UBS Group AG got a boost from rich Asian clients in a quarter hit by a poor result at the investment bank and lower income from lending as interest rates have languished.
The key wealth management unit added US$15.7 billion new money in the three months through last month, most of that from Asia, helping lift assets overseen for the affluent to a record US$2.5 trillion, UBS said yesterday.
While profit beat analysts’ estimates, UBS said it would book a charge of about US$100 million in the fourth quarter to restructure the securities unit, and warned that lower interest rates would continue to squeeze income.
Photo: Bloomberg
“Market conditions in the last few quarters have been very challenging,” chief executive officer Sergio Ermotti said in an interview with Bloomberg TV.
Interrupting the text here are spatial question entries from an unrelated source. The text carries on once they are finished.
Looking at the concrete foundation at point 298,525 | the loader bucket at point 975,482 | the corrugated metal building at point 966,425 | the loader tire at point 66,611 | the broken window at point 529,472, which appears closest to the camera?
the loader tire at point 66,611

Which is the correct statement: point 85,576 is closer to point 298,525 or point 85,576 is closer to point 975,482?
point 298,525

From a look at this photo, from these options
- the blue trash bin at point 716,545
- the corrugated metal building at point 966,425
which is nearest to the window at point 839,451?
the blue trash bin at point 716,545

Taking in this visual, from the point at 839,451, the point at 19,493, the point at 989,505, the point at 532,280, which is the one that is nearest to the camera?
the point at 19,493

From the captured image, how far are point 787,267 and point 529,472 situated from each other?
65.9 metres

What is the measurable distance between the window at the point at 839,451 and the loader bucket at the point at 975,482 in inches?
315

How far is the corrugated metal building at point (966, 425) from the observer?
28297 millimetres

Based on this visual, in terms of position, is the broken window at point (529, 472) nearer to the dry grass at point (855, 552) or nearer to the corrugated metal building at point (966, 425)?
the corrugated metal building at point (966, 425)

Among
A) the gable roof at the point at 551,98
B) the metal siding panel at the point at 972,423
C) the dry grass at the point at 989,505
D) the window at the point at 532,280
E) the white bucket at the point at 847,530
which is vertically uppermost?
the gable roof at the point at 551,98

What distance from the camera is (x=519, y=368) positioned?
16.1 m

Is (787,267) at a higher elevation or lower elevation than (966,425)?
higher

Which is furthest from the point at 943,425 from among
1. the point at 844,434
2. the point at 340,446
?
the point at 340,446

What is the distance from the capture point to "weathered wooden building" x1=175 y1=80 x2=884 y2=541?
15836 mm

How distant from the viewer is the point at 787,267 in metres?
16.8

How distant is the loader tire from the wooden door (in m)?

That is particularly true for the investment bank, which is “much more skewed towards Europe and Asia” than the US, he said.
Ermotti last month hired former Credit Suisse Group AG banker Iqbal Khan to co-run the wealth management unit, positioning him as a potential successor.
However, Khan’s start at UBS was overshadowed by a spying scandal that exposed a deep rift with his former boss.
UBS was one the first banks to pivot away from investment banking and toward wealth management after the financial crisis, becoming a model for rivals, including Credit Suisse.
Still, increasing competition for rich clients, negative interest rates and a slowing economy are putting pressure on that business.
Ermotti said he asked Khan to assess the wealth management franchise and, along with cohead Tom Naratil, report back to him with ideas to improve it by December.
Khan, in a memo to employees after he started this month, pointed to “unrealized potential” within the wealth management business.
Key will be his take on developing UBS’s offering to wealthy clients in Asia, a region that was not under his control at Credit Suisse and which attracted the bulk of the inflows last quarter.
Ermotti is also making changes to the investment bank, reshuffling senior management and combining trading operations in changes that might ultimately eliminate hundreds of positions, people with knowledge of the plan have said.
The bank is cutting about 40 jobs in the Asia-Pacific region as part of the shake-up, a person familiar with the matter has said.
The restructuring should save the bank about US$90 million annually, Ermotti said in an interview with Bloomberg TV, adding that job losses would not be significant.
Adjusted pretax profit at the unit fell 59 percent from a year earlier, as the bank earned less from advising on deals as well as from trading.
Equities trading revenue declined almost 7 percent, compared with a gain of about 1 percent at the five biggest Wall Street firms.
UBS is seeking to boost collaboration between dealmakers and its wealth-management unit, while sharpening a focus on industries most of interest to its richest clients.